Soon, what Irene initially may have clocked as an obsession on Clare’s part seems to fit right into her life. The simmering tension, appearing to be sexual in nature, is part of the underlying queer subtext of the film but like its source material, never gets overt about it. Hall is clear about the juxtaposition, interesting moments where Irene’s stares longingly at Clare’s bare back in a dress and grabs her hand, right before they are interrupted. But it’s not only sexual, Irene yearns for Clare’s spontaneity and adventure-prone attitude. It is an attitude that Irene could apply to herself as she wants to hide the horrors of being Black in America from her sons, much to Brian’s chagrin. On the other hand, Clare simply wants Irene’s Black, upper-class lifestyle. 

The film comes from Irene’s perspective, a smart move of Hall’s as we never know what’s actually up with Irene and what her true intentions and motivations are. Not only that, since we are seeing it from Irene’s vantage point, as the movie’s tone shifts along with Irene’s perception of it all, we too begin to see Clare as a potential threat? But is she? Irene is convinced there is an affair going on but is it because she wants Clare to herself….maybe them both? The always great Holland, portraying Brian’s matter-of-fact confusion, counters the jealousy and paranoia.

Passing is as good as its performances and rests on their shoulders. Negga is the film’s powerful secret weapon, proving every bit that she deserved the Academy Award back in 2017 for Loving. Even the performance she’s loud and boisterous when needed, she meets the film back at its quiet pace whenever needed with ease. Thompson’s place in the film is completely different and she goes there when she needs to and keeps up with Negga, especially when she reigns in her own facade when it starts to crack. The score from Dev Hynes, fresh off of his equally-as intoxicating work on HBO’s We Are Who We Are, slays the period jazz and subtle piano, which is in-line with the simmers. 

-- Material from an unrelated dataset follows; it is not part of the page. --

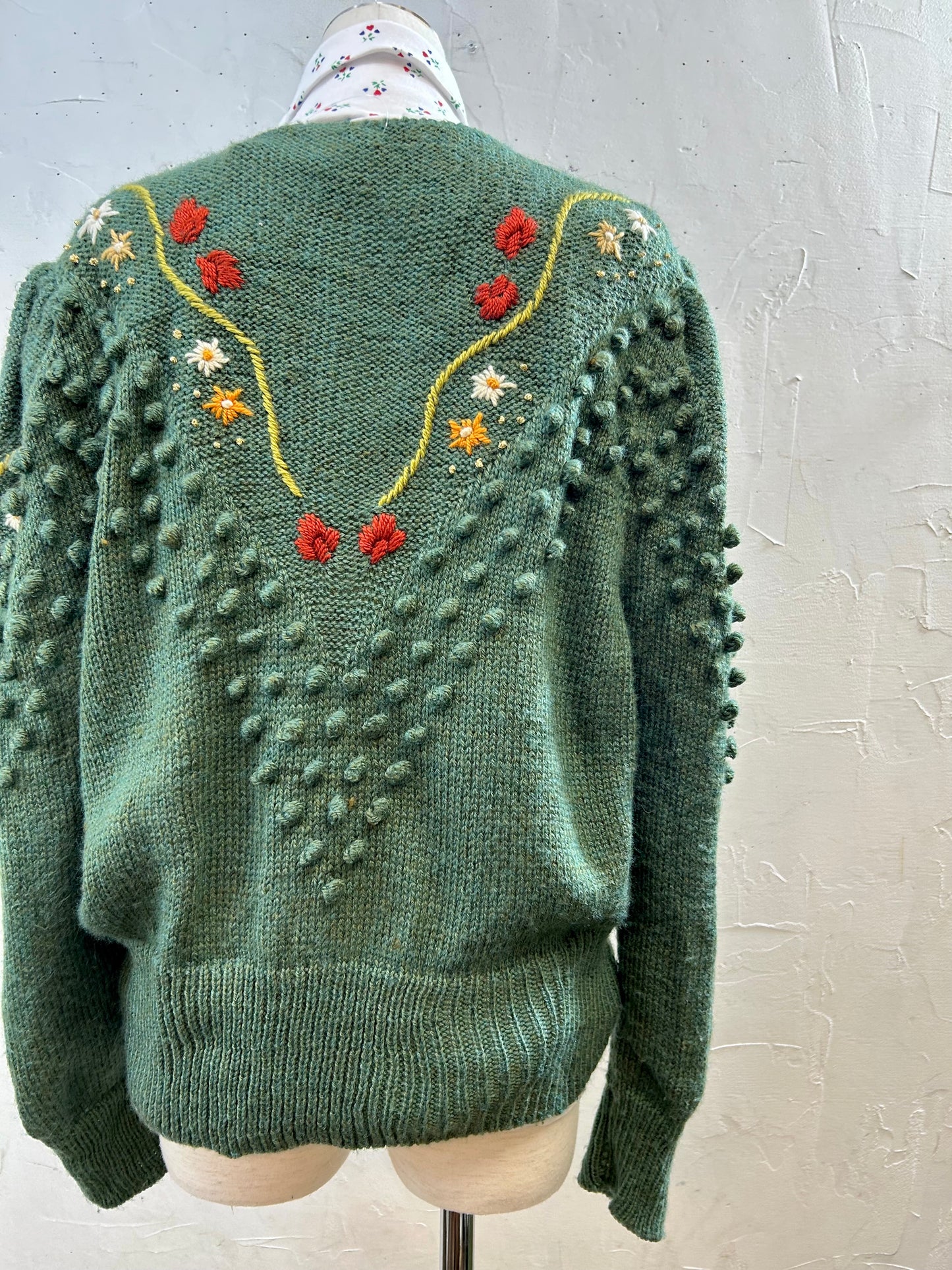 Vintage Tyrol Knit Cardigan [I28561]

The film begins to lag midway through and its quietness lends itself as a disadvantage. This doesn’t happen for long though, as things get back hot for the third act. The final part really taps into its thriller sensibilities for an ending, which much like the film itself, isn’t interested in giving complete answers, but wants the viewer to apply their own lens. But because of the lagging, the ending may seem a bit rushed and/or unearned.

Some may not be a fan of the film’s lack of a fully-formed narrative and plot and believe it leaves a lot to be desired, which is fair. But otherwise, it is easy to get engrossed in the characters themselves and the game of cat and mouse — again, which one is the cat and which one is the mouse is for you to decide. Hall nails tone and aesthetics but doesn’t quite deliver on the psychological thriller. The element is always there but doesn’t fully surface until that third act. Every moment you think that it could go there, it doesn’t. The film’s exploration of race, gender, sexuality and class will definitely be solid at the very least and great at its best, but may not be as flashy for someone schooled in Larson. 

Still, what’s very remarkable is the exploration of the practice of passing, as presented by the film. We may be learning about it here through the lens of colorism via racism, slavery, bigotry and so much more — but it’s more so the idea that we all are have something we want to disclose, and in turn, something we want to showcase to the world. As Irene states, “We’re all passing as something or other, aren’t we?”